EXERCISE DETAILS ▸ An exact copy of each line below is needed, with no images in it.

Records from a data collection:
____________________
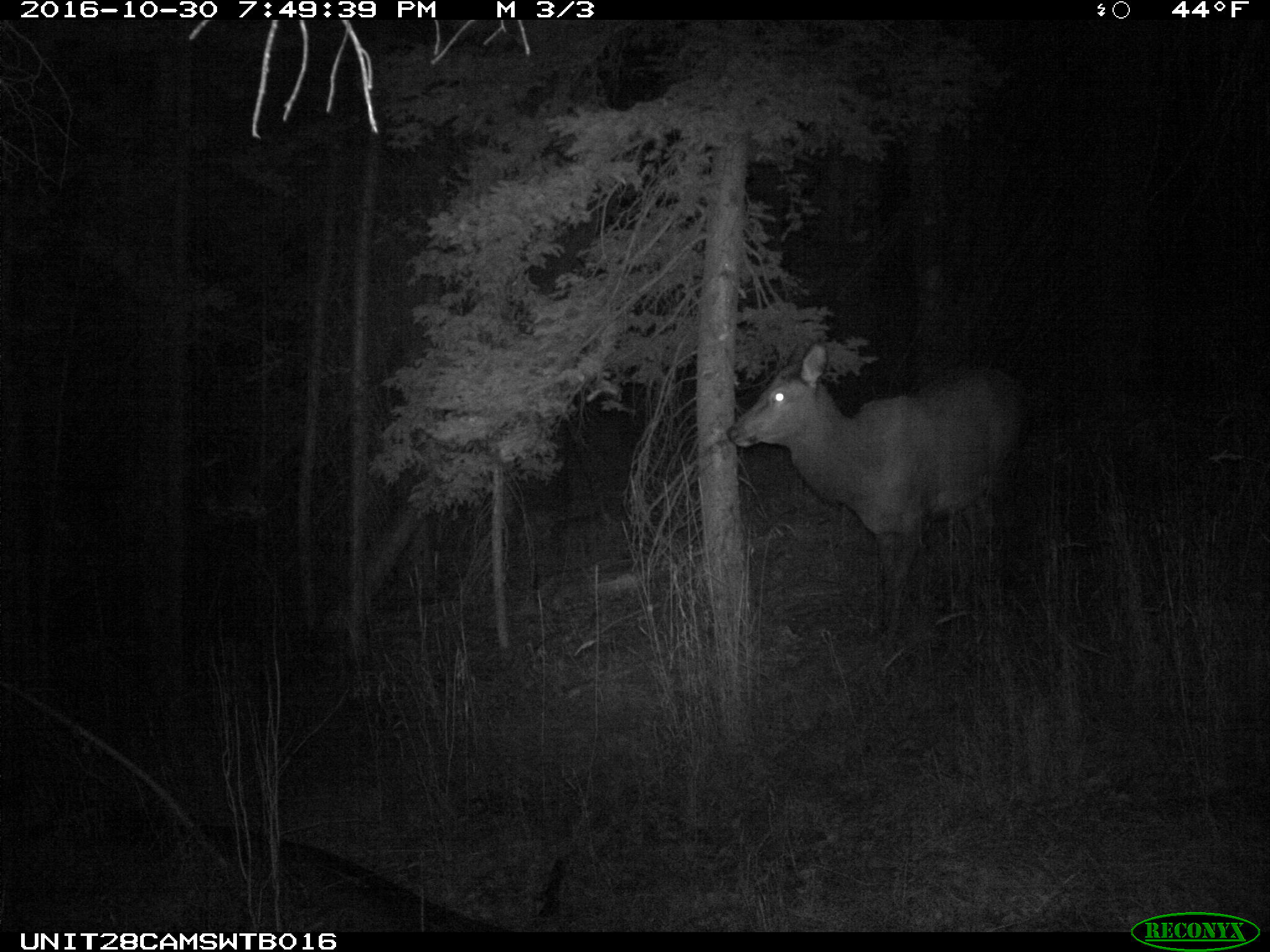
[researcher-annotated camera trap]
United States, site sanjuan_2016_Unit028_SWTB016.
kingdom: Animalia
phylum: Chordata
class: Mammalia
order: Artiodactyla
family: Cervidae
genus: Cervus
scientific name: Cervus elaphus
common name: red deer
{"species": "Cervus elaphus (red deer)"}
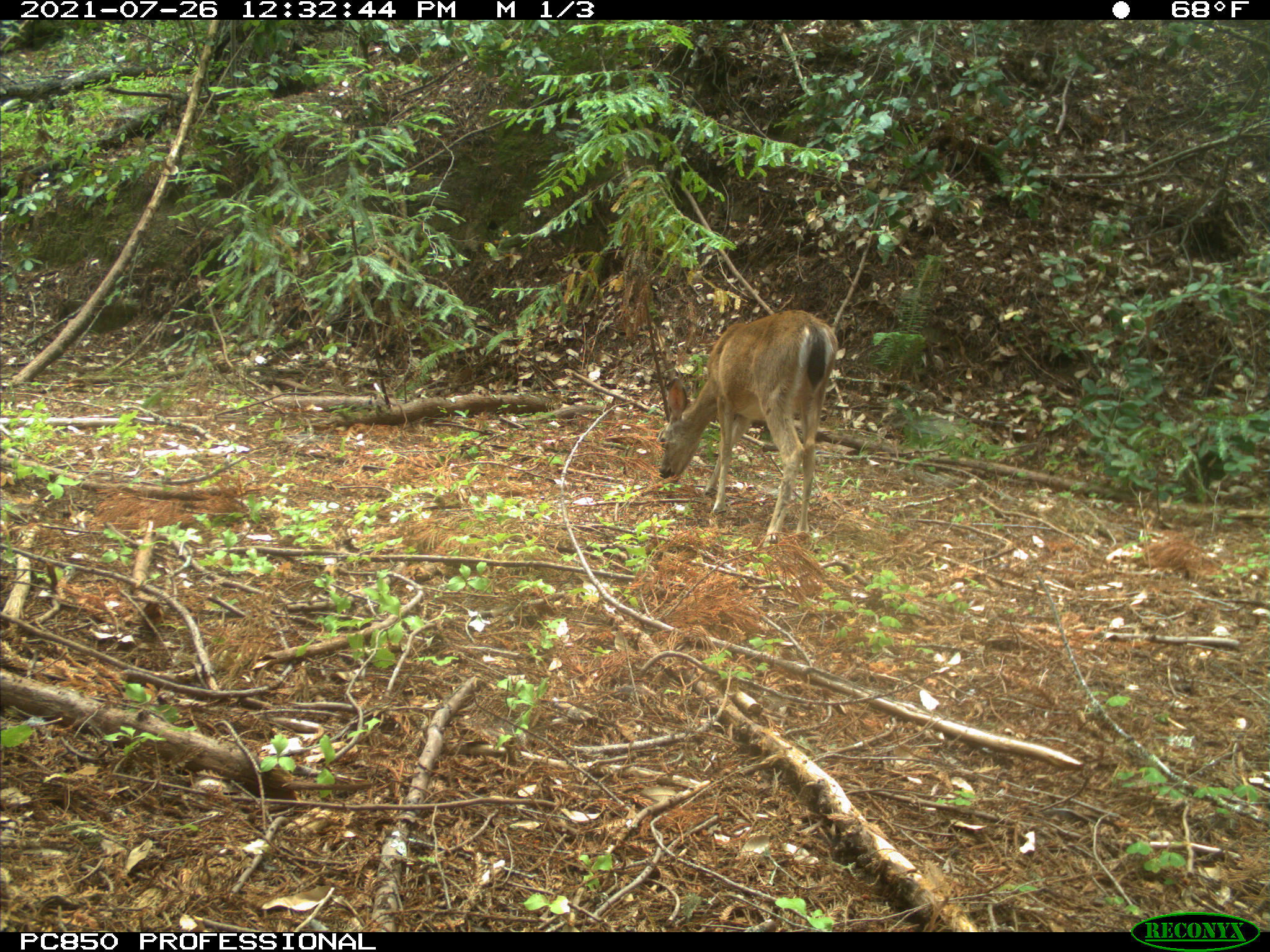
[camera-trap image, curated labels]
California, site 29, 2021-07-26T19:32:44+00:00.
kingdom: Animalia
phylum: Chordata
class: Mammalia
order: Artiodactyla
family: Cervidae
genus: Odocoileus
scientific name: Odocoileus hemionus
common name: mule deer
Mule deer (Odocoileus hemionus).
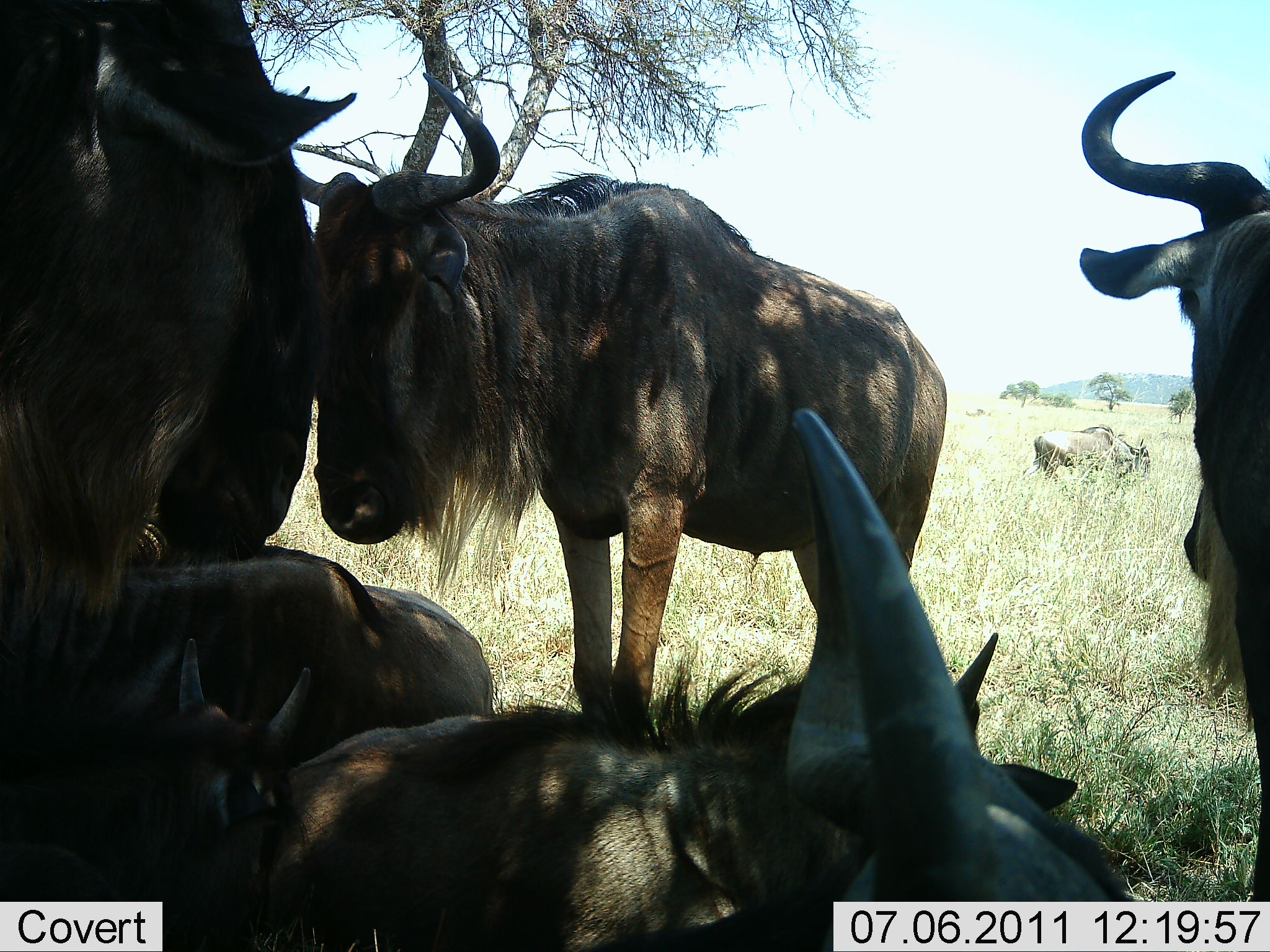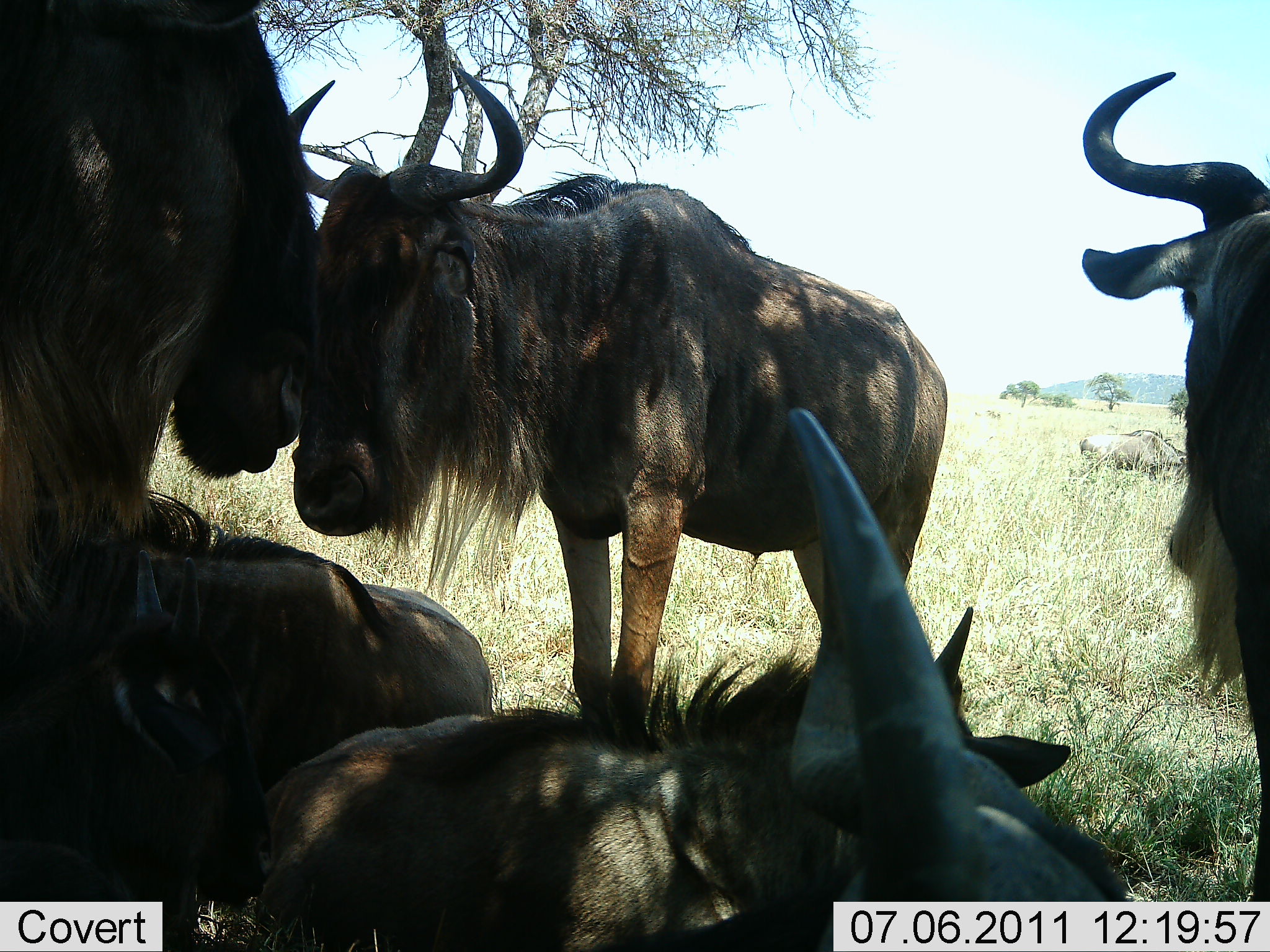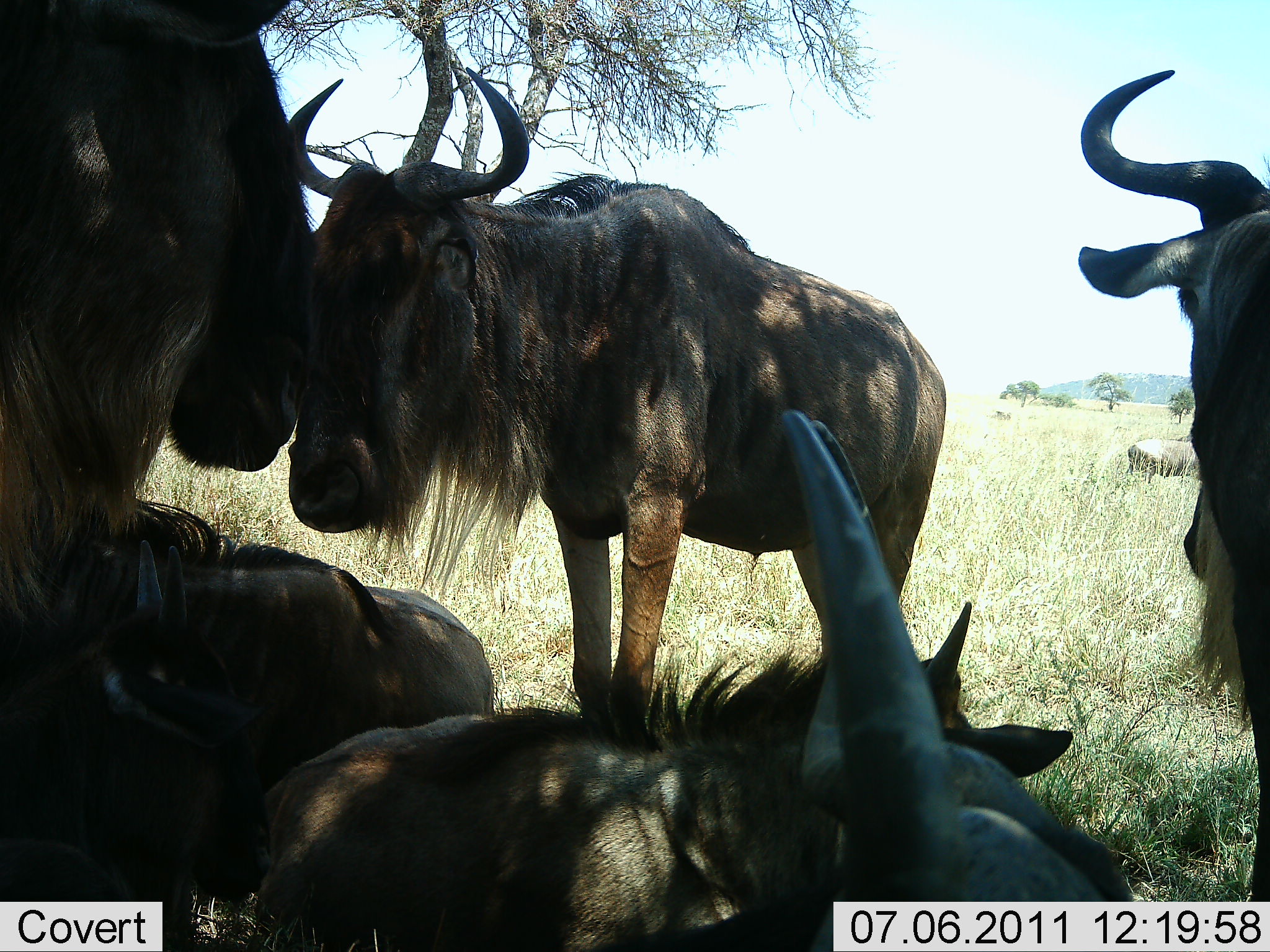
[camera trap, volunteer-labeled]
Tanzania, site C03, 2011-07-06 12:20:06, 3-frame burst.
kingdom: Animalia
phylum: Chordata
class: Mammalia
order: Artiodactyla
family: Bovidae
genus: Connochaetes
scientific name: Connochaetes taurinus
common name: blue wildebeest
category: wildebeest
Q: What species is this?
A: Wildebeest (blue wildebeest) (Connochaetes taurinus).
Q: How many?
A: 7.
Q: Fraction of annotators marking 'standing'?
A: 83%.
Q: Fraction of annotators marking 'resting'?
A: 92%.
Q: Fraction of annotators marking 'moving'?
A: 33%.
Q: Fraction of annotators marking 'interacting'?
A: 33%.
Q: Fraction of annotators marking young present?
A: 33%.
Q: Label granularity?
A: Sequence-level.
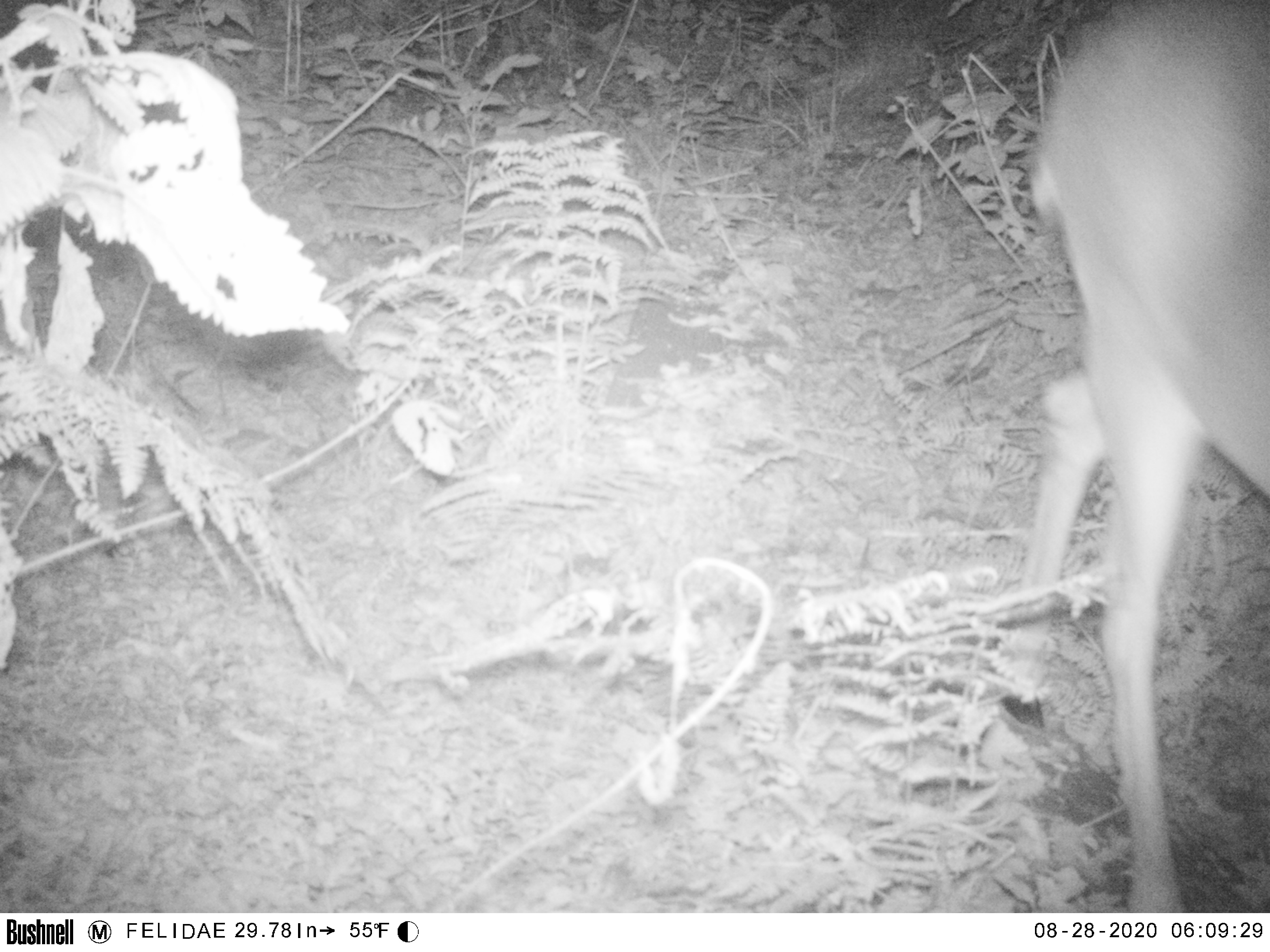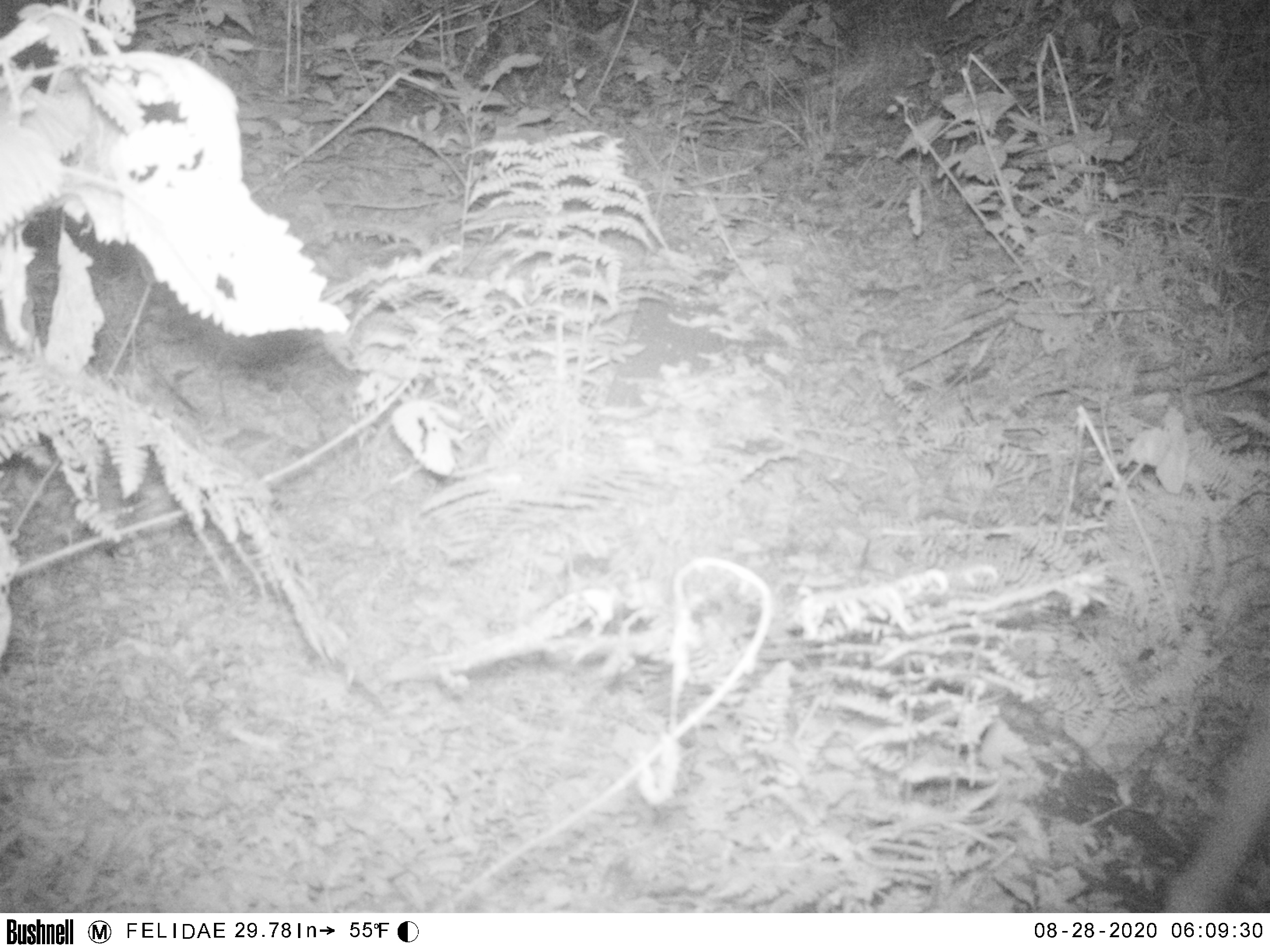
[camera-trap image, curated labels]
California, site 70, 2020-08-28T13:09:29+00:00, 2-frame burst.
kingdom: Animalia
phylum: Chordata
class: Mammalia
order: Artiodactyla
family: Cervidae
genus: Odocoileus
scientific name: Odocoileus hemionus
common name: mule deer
____________________
WRITTEN RESPONSE ▸
[researcher-annotated camera trap]
United States, site sanjuan_2016_Unit028_SWTB016.
kingdom: Animalia
phylum: Chordata
class: Mammalia
order: Artiodactyla
family: Cervidae
genus: Cervus
scientific name: Cervus elaphus
common name: red deer
{"species": "Cervus elaphus (red deer)"}
[camera-trap image, curated labels]
California, site 29, 2021-07-26T19:32:44+00:00.
kingdom: Animalia
phylum: Chordata
class: Mammalia
order: Artiodactyla
family: Cervidae
genus: Odocoileus
scientific name: Odocoileus hemionus
common name: mule deer
Mule deer (Odocoileus hemionus).
[camera trap, volunteer-labeled]
Tanzania, site C03, 2011-07-06 12:20:06, 3-frame burst.
kingdom: Animalia
phylum: Chordata
class: Mammalia
order: Artiodactyla
family: Bovidae
genus: Connochaetes
scientific name: Connochaetes taurinus
common name: blue wildebeest
category: wildebeest
Q: What species is this?
A: Wildebeest (blue wildebeest) (Connochaetes taurinus).
Q: How many?
A: 7.
Q: Fraction of annotators marking 'standing'?
A: 83%.
Q: Fraction of annotators marking 'resting'?
A: 92%.
Q: Fraction of annotators marking 'moving'?
A: 33%.
Q: Fraction of annotators marking 'interacting'?
A: 33%.
Q: Fraction of annotators marking young present?
A: 33%.
Q: Label granularity?
A: Sequence-level.
[camera-trap image, curated labels]
California, site 70, 2020-08-28T13:09:29+00:00, 2-frame burst.
kingdom: Animalia
phylum: Chordata
class: Mammalia
order: Artiodactyla
family: Cervidae
genus: Odocoileus
scientific name: Odocoileus hemionus
common name: mule deer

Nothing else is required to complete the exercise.